[START Text provided]
R.I.P. Richard Lainhart – February 14, 1953 - December 30, 2011

Recorded in 1974 on the Moog Synthesizer at the Coordinated Electronic Music Studio at the State University of New York at Albany.

Thanks To Joel Chadabe and Caroline Meyers.

Paintings by Gabriele Lantermann.

Back in 1974, one year before Brian Eno’s first landmark in Ambient-music, some young musician from New York wrote down a fragment of beauty’s hidden story with the minimal vocabulary of sine waves on the young black skin of a Moog synthesizer.

The first release on CD features Richard Lainhart’s masterpiece in its original 29-minutes-version. There’s no single second to add, after this time everything is told though nothing has been said.

Richard Lainhart about the work’s origin:

"White Night" was composed and recorded in the late fall of 1974 at the State University of New York at Albany in the Coordinated Electronic Music Studio (CEMS). CEMS was created by my composition teacher Joel Chadabe with design and custom fabrication by Robert Moog and was, at the time, the largest integrated Moog modular synthesizer studio in the world.
[END Text provided]
● Exercises:
1. Name every person mentioned in the text on Richard Lainhart's "White Night," in the order in which each first appears.
2. Quote the text on Richard Lainhart's "White Night" from "Paintings by Gabriele" up to and including "has been said.".
[START Data excerpts]
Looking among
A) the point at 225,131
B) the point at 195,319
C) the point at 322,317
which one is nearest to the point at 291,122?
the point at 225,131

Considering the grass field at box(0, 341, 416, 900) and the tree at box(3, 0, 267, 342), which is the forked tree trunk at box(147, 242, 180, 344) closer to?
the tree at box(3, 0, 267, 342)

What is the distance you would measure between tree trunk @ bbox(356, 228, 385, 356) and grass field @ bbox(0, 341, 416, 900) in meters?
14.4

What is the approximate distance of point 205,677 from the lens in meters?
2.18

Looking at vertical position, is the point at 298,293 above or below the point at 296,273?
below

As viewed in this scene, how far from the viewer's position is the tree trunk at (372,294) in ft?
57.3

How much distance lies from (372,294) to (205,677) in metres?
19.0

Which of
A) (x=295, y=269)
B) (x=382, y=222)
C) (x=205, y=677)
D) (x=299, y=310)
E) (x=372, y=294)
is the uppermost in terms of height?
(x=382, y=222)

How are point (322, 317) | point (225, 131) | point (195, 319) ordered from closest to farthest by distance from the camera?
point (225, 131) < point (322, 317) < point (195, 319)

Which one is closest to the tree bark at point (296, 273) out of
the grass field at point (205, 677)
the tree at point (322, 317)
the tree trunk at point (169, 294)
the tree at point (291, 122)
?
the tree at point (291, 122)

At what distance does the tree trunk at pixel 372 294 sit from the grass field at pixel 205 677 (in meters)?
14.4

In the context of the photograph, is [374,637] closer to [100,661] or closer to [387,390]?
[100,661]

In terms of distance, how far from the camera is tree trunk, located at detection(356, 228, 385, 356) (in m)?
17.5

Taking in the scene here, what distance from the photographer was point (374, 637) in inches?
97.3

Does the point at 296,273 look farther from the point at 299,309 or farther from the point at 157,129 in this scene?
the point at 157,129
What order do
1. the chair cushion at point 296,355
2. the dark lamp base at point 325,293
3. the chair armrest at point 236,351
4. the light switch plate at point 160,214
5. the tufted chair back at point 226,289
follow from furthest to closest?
[END Data excerpts]
[START Data excerpts]
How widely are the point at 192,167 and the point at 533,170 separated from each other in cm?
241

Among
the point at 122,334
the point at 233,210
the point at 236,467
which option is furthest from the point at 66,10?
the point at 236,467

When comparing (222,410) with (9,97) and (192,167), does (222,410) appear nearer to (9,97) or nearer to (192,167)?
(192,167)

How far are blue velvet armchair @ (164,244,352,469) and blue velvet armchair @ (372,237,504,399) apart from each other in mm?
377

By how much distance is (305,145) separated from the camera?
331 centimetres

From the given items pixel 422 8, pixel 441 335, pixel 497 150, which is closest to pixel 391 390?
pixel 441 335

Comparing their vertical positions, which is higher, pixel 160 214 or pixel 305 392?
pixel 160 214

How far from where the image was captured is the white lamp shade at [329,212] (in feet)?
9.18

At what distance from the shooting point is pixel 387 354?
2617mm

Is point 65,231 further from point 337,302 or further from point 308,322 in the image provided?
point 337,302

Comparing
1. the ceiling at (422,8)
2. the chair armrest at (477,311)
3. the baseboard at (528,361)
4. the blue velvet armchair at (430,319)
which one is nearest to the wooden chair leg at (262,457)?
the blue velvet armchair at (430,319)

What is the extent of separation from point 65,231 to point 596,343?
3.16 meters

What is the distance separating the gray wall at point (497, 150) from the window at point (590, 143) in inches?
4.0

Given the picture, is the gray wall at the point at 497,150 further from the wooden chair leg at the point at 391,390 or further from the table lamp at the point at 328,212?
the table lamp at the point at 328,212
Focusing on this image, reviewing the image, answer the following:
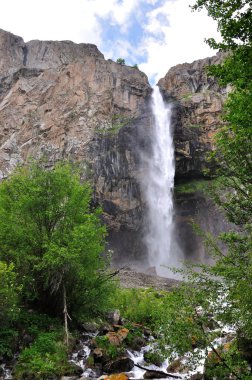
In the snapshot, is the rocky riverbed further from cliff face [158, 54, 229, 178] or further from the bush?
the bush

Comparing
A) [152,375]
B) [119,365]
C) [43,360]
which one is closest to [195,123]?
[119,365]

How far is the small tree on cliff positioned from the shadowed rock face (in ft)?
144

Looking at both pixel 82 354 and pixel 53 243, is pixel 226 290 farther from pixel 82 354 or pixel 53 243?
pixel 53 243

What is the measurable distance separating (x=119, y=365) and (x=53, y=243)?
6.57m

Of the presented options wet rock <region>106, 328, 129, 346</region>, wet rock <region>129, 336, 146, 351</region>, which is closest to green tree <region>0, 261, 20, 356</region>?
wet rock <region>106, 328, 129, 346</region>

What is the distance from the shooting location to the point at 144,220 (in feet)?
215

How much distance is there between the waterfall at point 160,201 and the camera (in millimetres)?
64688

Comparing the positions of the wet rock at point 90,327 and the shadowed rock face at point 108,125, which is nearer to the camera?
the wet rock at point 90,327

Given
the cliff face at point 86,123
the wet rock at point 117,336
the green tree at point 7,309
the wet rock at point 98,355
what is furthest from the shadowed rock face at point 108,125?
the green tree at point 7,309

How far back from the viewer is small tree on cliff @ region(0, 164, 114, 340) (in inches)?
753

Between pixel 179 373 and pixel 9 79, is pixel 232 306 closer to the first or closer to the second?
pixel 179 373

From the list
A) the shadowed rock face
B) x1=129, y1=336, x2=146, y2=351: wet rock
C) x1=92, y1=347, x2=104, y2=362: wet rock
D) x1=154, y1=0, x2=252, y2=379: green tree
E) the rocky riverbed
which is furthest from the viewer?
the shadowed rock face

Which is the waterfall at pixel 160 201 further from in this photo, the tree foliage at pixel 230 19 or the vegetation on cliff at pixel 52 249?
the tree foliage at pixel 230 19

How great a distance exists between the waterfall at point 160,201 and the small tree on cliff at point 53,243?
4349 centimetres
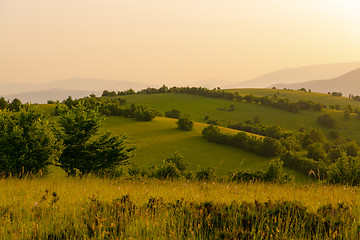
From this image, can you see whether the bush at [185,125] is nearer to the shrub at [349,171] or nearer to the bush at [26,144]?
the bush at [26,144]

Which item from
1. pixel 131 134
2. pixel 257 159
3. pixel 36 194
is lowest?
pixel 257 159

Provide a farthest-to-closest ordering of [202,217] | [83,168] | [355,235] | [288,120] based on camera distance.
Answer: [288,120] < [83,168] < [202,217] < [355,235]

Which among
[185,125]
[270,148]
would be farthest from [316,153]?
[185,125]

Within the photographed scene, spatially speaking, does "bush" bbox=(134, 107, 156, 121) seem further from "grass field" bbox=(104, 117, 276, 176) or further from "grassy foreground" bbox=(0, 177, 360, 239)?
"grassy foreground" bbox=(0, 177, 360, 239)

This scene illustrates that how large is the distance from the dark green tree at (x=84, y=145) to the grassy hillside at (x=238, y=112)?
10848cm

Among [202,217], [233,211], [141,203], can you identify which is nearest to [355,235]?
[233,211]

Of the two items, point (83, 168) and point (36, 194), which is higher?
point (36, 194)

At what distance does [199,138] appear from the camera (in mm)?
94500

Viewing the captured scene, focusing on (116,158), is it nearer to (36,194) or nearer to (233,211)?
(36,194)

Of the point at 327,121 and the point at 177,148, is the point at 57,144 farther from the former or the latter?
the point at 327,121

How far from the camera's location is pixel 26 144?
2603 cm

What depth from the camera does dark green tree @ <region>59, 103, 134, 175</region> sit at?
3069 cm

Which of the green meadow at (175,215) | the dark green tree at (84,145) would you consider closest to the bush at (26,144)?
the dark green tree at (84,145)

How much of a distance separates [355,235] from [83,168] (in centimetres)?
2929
[END Data excerpts]
● Results of the exercise:
1. Richard Lainhart, Joel Chadabe, Caroline Meyers, Gabriele Lantermann, Brian Eno, Robert Moog

2.
Paintings by Gabriele Lantermann.

Back in 1974, one year before Brian Eno’s first landmark in Ambient-music, some young musician from New York wrote down a fragment of beauty’s hidden story with the minimal vocabulary of sine waves on the young black skin of a Moog synthesizer.

The first release on CD features Richard Lainhart’s masterpiece in its original 29-minutes-version. There’s no single second to add, after this time everything is told though nothing has been said.